About this task: Compute how many lines below contain the word "trap" and respond with that number only.

Collected data entries:
= = = =
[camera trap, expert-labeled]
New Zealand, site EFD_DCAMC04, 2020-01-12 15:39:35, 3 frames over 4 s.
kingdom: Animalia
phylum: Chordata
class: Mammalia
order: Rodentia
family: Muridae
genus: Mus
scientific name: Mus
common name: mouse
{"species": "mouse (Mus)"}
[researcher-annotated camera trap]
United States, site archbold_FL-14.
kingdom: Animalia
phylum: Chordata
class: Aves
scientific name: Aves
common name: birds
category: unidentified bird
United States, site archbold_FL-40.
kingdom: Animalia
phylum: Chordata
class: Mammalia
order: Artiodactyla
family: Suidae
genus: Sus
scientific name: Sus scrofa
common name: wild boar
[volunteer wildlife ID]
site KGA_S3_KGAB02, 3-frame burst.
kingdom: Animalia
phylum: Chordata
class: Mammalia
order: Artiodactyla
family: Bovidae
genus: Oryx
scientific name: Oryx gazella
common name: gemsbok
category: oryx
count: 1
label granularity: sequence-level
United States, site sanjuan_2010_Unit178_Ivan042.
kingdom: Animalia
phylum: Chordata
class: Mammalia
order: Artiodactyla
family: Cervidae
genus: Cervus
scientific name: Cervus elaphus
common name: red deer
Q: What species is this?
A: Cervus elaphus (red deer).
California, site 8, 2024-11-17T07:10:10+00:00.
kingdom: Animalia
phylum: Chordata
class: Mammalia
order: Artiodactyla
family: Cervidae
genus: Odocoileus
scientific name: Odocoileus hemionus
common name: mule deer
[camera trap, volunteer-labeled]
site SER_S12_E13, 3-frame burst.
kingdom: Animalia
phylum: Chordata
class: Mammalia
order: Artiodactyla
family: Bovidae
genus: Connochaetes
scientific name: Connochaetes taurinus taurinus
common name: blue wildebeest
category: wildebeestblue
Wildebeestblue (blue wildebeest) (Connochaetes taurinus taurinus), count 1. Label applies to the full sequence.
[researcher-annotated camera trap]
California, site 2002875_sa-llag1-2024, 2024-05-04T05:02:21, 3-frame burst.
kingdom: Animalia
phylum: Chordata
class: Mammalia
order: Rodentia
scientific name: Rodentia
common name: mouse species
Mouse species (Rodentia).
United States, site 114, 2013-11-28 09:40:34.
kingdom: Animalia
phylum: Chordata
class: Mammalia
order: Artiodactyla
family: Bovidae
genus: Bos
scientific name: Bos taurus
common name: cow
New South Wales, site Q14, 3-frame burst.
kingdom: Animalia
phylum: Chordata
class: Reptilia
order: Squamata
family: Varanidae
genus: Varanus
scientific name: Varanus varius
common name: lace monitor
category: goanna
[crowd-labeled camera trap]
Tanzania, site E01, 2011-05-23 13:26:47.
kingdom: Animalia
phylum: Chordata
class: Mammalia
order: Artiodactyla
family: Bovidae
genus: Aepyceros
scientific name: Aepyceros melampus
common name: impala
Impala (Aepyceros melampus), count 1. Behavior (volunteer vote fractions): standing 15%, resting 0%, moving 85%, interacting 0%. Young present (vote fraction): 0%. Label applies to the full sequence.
= = = =
Your response: 5